After a league-high 29 comeback victories in the regular season and a dose of adversity in a tougher series than many anticipated, the Panthers were not shaken by the sudden turn of events.
"We were just confident," Huberdeau said. "We know we can score some goals. Obviously they tied it up, but that's hockey. That's how it happened the way we won here the last time, so that was the same thing. Obviously we stuck with it, and that's the kind of team we are and we showed it."
Verheaghe's OT goal was his team-leading sixth of the series and came after he missed the morning skate and was considered a game-time decision. Brunette said Verhaeghe "dug in deep and found a way to get it done."
That's true about the entire team.
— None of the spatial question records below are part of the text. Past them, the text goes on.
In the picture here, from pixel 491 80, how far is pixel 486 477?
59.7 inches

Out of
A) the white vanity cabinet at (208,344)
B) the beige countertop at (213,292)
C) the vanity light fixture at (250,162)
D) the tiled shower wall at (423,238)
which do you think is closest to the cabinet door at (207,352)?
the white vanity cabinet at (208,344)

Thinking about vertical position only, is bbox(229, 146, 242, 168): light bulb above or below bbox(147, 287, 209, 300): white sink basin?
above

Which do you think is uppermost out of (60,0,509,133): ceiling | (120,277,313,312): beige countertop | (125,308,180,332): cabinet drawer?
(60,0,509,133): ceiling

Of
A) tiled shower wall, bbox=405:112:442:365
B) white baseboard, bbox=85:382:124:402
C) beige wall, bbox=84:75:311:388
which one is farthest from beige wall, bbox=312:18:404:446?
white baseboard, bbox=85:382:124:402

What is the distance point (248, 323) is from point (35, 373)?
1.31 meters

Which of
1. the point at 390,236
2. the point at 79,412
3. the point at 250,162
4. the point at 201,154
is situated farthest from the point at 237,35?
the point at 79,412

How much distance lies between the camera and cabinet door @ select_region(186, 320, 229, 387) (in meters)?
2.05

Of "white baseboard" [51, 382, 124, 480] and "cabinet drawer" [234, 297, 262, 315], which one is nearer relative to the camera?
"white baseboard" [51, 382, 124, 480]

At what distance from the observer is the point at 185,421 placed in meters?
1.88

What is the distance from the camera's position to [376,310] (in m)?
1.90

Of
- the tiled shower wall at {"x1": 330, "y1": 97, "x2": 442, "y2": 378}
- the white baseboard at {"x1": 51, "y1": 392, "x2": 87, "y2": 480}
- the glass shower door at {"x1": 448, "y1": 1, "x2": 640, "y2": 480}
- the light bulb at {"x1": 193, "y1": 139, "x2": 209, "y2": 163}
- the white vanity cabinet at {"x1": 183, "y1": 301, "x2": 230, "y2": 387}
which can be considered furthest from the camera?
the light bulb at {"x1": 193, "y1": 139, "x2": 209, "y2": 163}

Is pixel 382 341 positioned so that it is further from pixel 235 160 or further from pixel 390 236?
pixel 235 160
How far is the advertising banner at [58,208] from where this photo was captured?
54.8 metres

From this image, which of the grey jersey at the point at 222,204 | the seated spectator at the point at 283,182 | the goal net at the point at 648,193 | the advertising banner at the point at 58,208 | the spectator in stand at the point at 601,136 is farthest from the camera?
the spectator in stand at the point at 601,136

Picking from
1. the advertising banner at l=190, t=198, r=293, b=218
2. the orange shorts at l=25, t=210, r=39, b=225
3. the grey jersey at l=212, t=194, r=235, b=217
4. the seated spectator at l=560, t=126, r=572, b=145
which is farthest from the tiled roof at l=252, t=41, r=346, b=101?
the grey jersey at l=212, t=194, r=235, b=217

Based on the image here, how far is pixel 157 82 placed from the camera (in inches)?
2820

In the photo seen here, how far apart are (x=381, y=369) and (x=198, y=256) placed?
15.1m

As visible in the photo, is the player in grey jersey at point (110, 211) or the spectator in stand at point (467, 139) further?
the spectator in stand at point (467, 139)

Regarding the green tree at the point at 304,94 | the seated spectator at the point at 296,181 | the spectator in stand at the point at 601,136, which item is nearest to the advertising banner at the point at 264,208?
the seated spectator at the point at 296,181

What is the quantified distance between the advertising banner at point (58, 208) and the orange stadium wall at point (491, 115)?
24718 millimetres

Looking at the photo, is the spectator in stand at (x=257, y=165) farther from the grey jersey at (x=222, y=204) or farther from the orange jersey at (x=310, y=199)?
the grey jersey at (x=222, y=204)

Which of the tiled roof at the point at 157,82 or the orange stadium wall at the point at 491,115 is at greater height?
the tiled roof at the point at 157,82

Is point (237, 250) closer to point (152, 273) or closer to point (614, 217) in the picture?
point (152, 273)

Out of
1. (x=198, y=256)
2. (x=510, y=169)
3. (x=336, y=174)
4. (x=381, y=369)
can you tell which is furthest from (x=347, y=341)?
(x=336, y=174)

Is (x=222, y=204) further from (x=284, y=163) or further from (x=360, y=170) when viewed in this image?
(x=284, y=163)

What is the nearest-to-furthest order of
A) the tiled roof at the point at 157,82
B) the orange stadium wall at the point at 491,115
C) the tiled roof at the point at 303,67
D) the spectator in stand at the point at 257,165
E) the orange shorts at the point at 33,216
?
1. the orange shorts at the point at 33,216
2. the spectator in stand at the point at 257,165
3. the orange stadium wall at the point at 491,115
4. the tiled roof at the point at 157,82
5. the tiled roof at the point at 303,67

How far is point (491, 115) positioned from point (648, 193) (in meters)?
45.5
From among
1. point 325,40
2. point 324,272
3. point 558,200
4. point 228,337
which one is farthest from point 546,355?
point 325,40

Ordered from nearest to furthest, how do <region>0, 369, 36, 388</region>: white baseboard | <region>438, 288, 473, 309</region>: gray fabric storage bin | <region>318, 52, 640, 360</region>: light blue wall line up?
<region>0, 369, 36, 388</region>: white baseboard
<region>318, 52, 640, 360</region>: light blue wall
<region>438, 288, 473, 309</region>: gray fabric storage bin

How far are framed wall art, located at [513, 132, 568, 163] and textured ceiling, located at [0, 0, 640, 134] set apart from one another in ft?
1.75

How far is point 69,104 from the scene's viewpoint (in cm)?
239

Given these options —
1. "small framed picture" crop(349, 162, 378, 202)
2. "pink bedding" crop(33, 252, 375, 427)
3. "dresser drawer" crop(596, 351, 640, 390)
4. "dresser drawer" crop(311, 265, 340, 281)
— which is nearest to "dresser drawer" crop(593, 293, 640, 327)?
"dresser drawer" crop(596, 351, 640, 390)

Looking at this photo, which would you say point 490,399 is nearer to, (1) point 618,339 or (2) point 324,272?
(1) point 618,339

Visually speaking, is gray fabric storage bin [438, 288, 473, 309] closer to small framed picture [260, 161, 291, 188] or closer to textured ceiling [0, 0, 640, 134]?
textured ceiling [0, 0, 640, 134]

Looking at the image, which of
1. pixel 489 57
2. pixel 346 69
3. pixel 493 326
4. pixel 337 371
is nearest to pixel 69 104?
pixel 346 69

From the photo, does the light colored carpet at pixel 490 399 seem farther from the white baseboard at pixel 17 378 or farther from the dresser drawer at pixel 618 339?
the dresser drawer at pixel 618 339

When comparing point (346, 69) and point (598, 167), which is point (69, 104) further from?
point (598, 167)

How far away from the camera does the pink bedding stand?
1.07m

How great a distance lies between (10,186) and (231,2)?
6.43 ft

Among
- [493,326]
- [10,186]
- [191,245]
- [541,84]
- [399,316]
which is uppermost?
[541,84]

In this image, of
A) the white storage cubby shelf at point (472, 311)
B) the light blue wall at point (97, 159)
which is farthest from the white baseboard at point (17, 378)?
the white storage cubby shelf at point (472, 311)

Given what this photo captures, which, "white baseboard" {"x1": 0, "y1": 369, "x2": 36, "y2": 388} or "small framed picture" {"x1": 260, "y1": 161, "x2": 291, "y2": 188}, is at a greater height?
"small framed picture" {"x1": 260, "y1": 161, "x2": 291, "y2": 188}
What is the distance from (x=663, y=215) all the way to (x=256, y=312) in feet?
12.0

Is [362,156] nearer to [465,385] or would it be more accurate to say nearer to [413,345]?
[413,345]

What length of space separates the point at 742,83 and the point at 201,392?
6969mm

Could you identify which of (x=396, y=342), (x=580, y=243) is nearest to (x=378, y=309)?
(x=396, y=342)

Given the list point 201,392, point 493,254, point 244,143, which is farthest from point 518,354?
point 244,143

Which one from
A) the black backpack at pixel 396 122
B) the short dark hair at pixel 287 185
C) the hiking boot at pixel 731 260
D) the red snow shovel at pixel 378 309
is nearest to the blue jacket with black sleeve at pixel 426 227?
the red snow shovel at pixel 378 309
Dogged by the reputation of losing in the playoffs, Florida's core of Huberdeau, Barkov and top defenseman Aaron Ekblad that had fallen short three previous times finally got to soak in what it's like to win a series.
"It means a lot," Barkov said. "There's been a lot of talk about this and not winning any rounds, getting knocked out in the first round and stuff like that. Of course you don't think about that, but it's there. It's not there anymore, so we're happy about that and happy to be a part of it. But there's still a long way to go to the point where we actually want to be."
The Capitals got there in 2018, winning the organization's first Stanley Cup title. They have not won a playoff series since and got knocked out in the first round at home for the third time in that span.
"I think you see how we played against the best team in the regular season," Washington captain Alex Ovechkin said. "We have it, but we just blow it away. It is on us. "
The Panthers' most recent series win came June 1, 1996, when they beat Pittsburgh in Game 7 to advance to the final. They got swept by Colorado, starting what would begin a 26-year wait between series victories.
Other than the expansion Seattle Kraken, every other NHL franchise had won at least two series during that span. Detroit won 27, Pittsburgh 24, Tampa Bay 22 and Colorado won 20. Florida kept waiting and waiting for just one, until Friday.
"These things, you've got to go through them a few times to really get the feel of it," Brunette said. "You have to have heartbreaks. You have to have things that don't go your way and you can find how hard it is and understand it and be resilient and when you see the reward like they saw tonight, it was all worth it."